### Source material

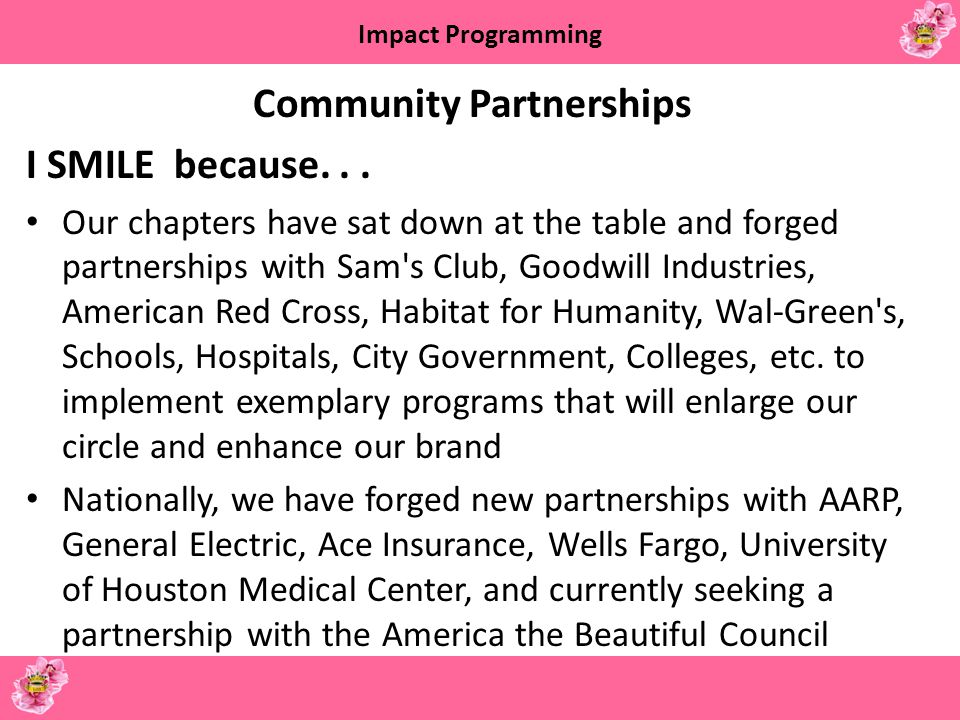 Impact Programming Community Partnerships I SMILE because... Our chapters have sat down at the table and forged partnerships with Sam's Club, Goodwill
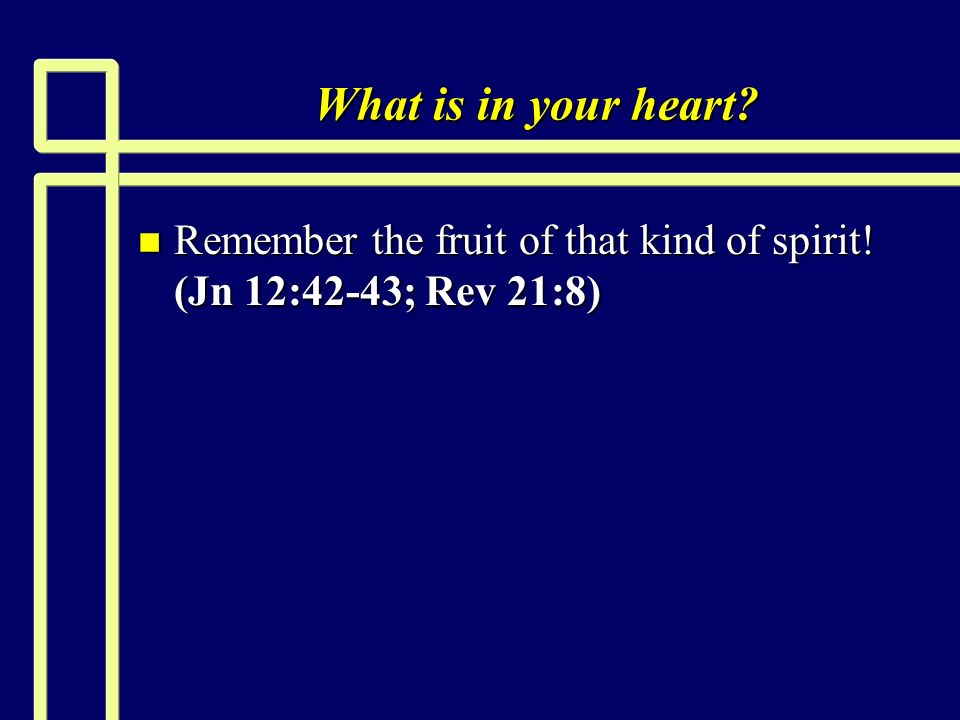 What is in your heart Remember the fruit of that kind of spirit! (Jn 12:42-43; Rev 21:8)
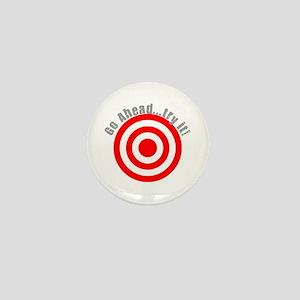 Hit Me! I Dare Ya! Mini Button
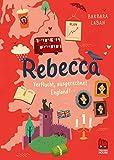 Rebecca: Verflucht, ausgerechnet England! -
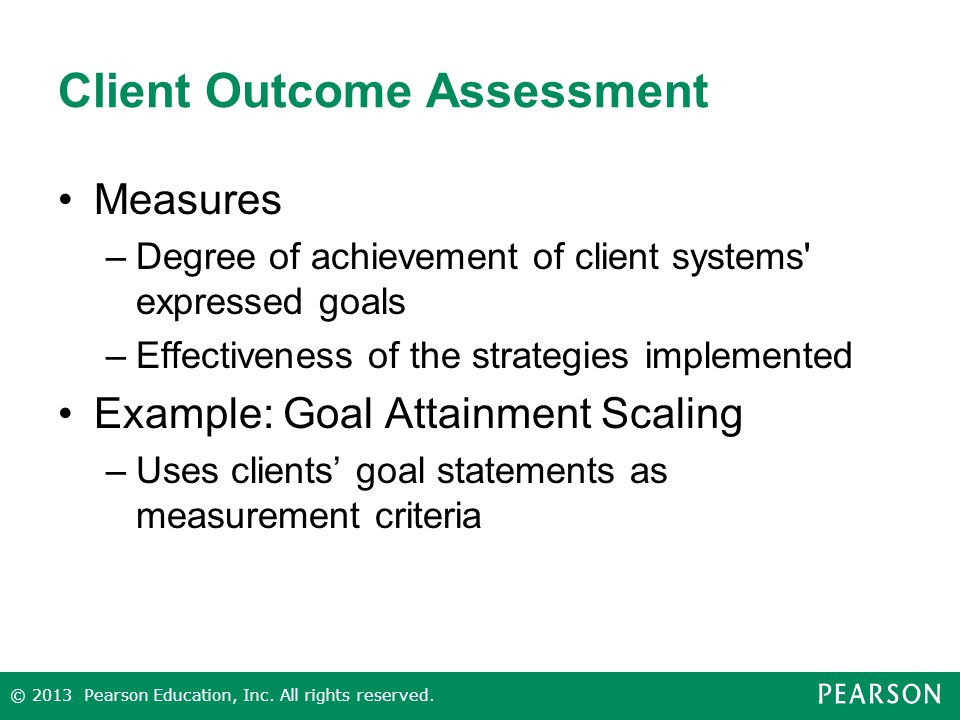 Client Outcome Assessment Measures –Degree of achievement of client systems expressed goals –Effectiveness of the strategies implemented Example: Goal Attainment Scaling –Uses clients' goal statements as measurement criteria © 2013 Pearson Education, Inc.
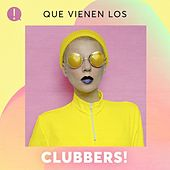 Que vienen los Clubbers! by Various Artists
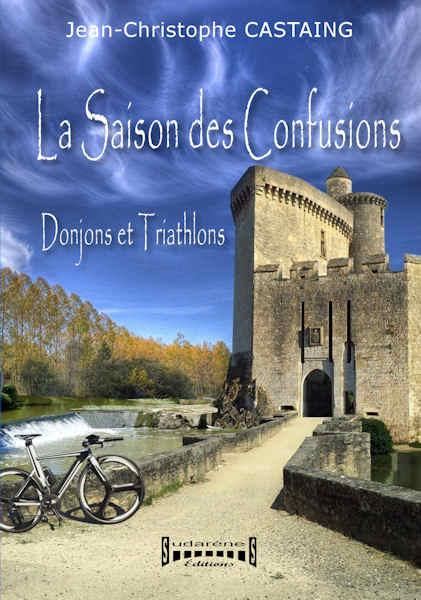 La Saison des Confusions (donjons et triathlons)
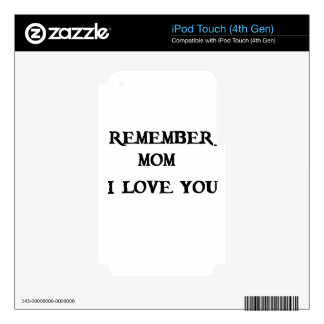 remember mom i love you skin for iPod touch 4G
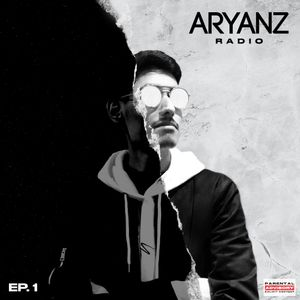 ARYANZ RADIO // EPISODE 1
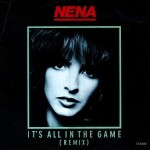 Nena - It's all in the game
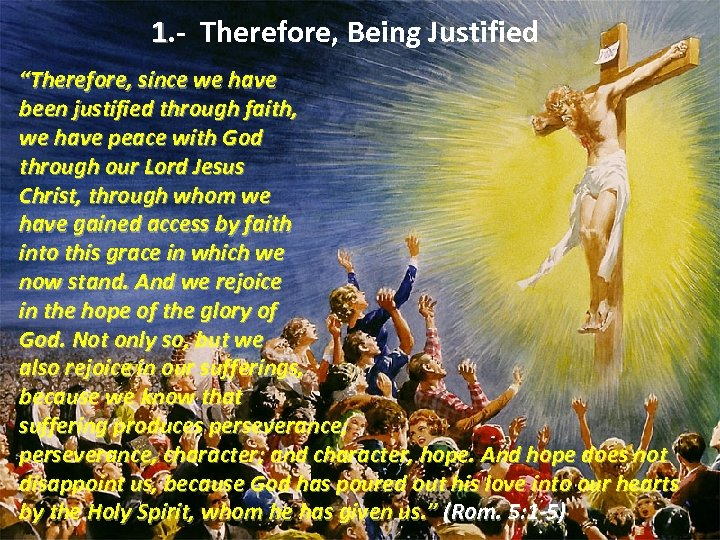 "1. - Therefore, Being Justified ""Therefore, since we have been justified through faith, we"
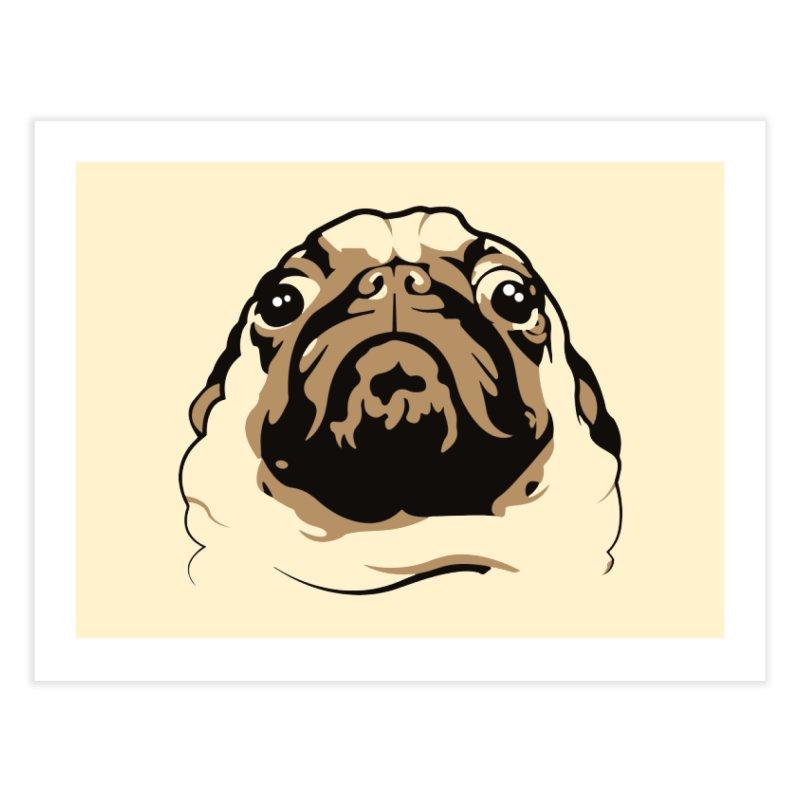 Pug My Life Home Fine Art Print by RojoSalgado's Artist Shop
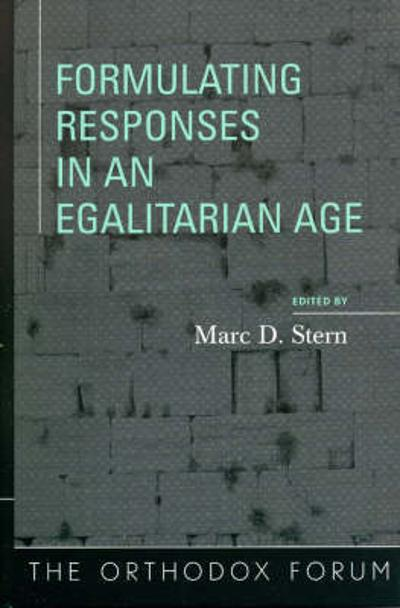 Formulating Responses in an Egalitarian Age - Marc D. Stern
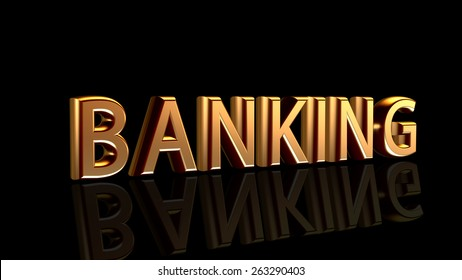 """Word """"Banking"""" in gold isolated on black background"""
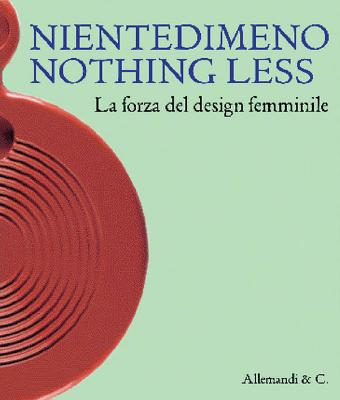 Niente Di Meno/Nothing Less 1945-2000: The Power of Female Design - Pansera, Anty (Editor)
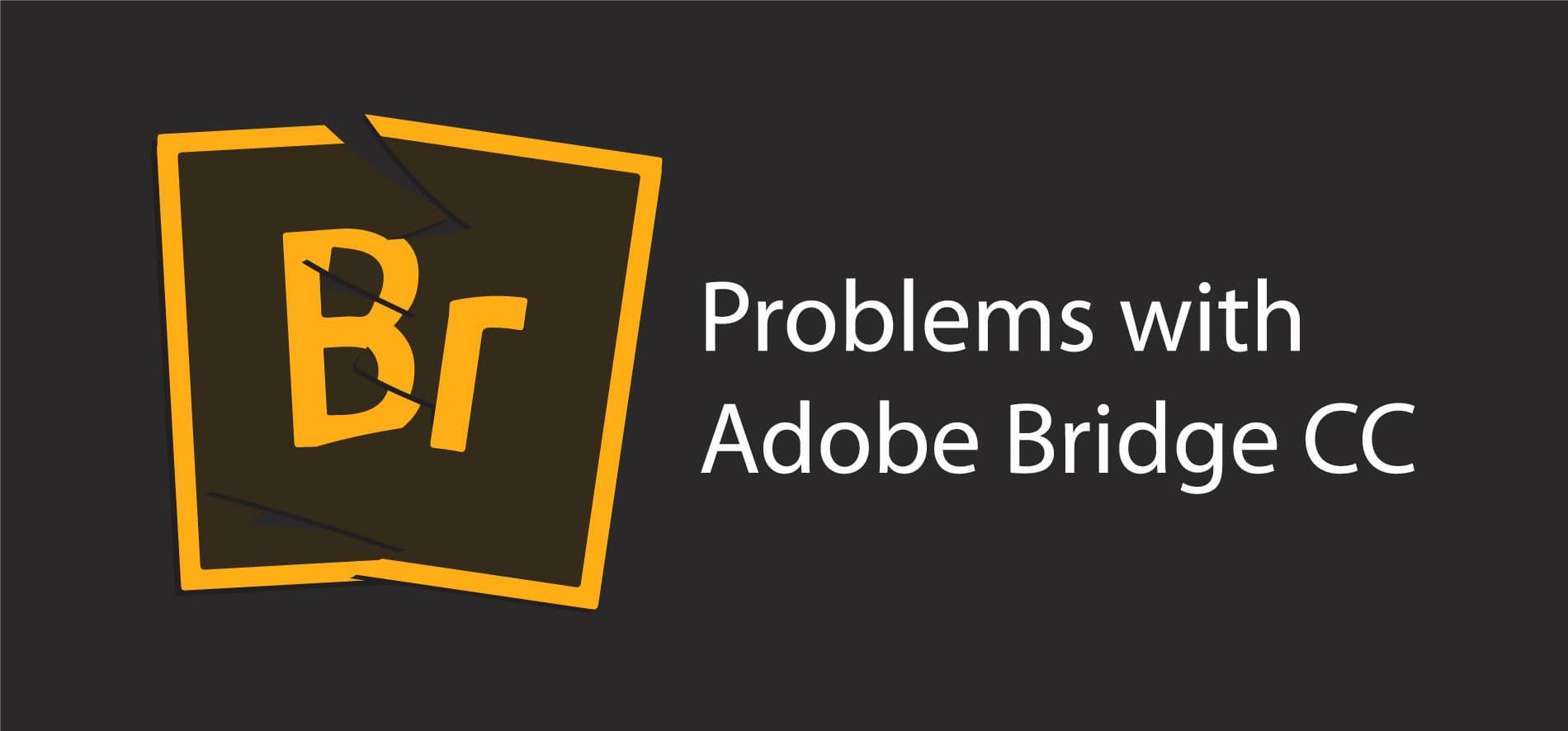 Having problems with Adobe Bridge CC Cache?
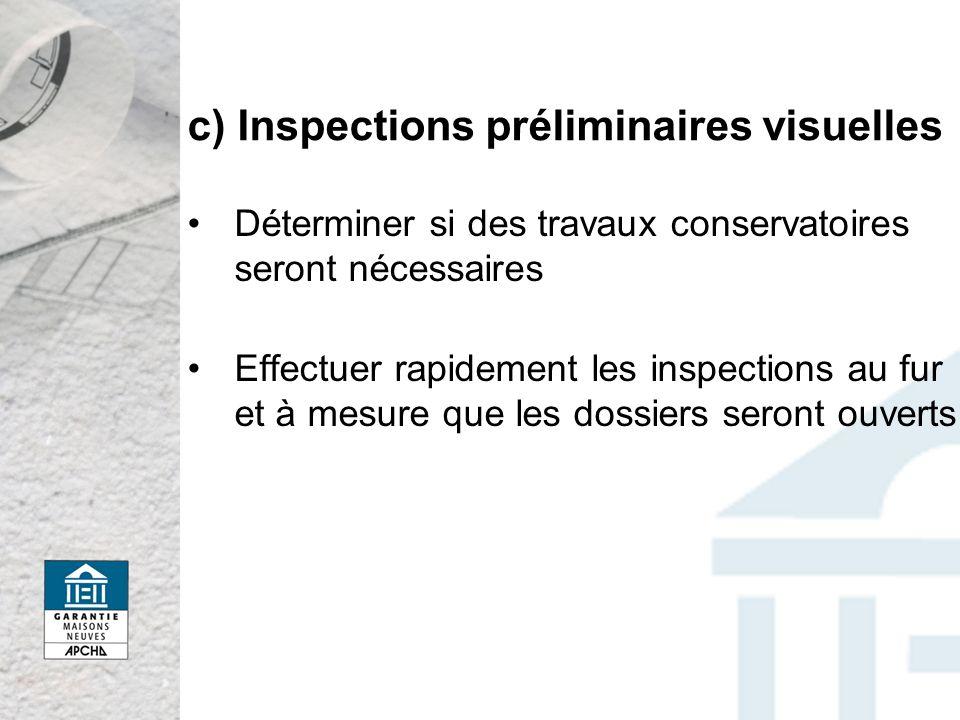 c) Inspections préliminaires visuelles Déterminer si des travaux conservatoires seront nécessaires Effectuer rapidement les inspections au fur et à mesure que les dossiers seront ouverts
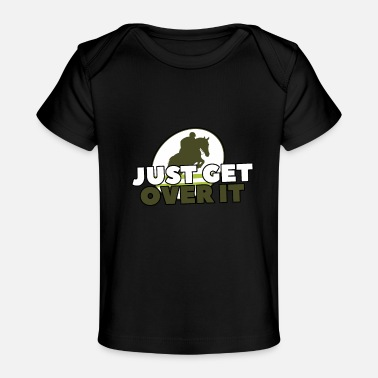 JUST GET OVER IT - Baby Organic T-Shirt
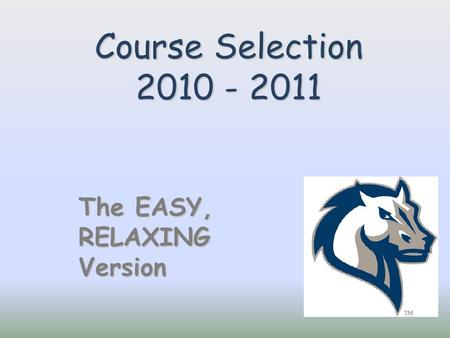 Course Selection 2010 - 2011 The EASY, RELAXINGVersion.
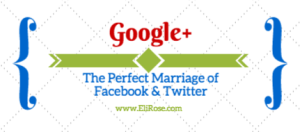 Google+: A Perfect Facebook – Twitter Combination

######

The records above should be returned exactly; no image belongs in the copy.

 Impact Programming Community Partnerships I SMILE because... Our chapters have sat down at the table and forged partnerships with Sam's Club, Goodwill
 What is in your heart Remember the fruit of that kind of spirit! (Jn 12:42-43; Rev 21:8)
 Hit Me! I Dare Ya! Mini Button
 Rebecca: Verflucht, ausgerechnet England! -
 Client Outcome Assessment Measures –Degree of achievement of client systems expressed goals –Effectiveness of the strategies implemented Example: Goal Attainment Scaling –Uses clients' goal statements as measurement criteria © 2013 Pearson Education, Inc.
 Que vienen los Clubbers! by Various Artists
 La Saison des Confusions (donjons et triathlons)
 remember mom i love you skin for iPod touch 4G
 ARYANZ RADIO // EPISODE 1
 Nena - It's all in the game
 "1. - Therefore, Being Justified ""Therefore, since we have been justified through faith, we"
 Pug My Life Home Fine Art Print by RojoSalgado's Artist Shop
 Formulating Responses in an Egalitarian Age - Marc D. Stern
 """Word """"Banking"""" in gold isolated on black background"""
 Niente Di Meno/Nothing Less 1945-2000: The Power of Female Design - Pansera, Anty (Editor)
 Having problems with Adobe Bridge CC Cache?
 c) Inspections préliminaires visuelles Déterminer si des travaux conservatoires seront nécessaires Effectuer rapidement les inspections au fur et à mesure que les dossiers seront ouverts
 JUST GET OVER IT - Baby Organic T-Shirt
 Course Selection 2010 - 2011 The EASY, RELAXINGVersion.
 Google+: A Perfect Facebook – Twitter Combination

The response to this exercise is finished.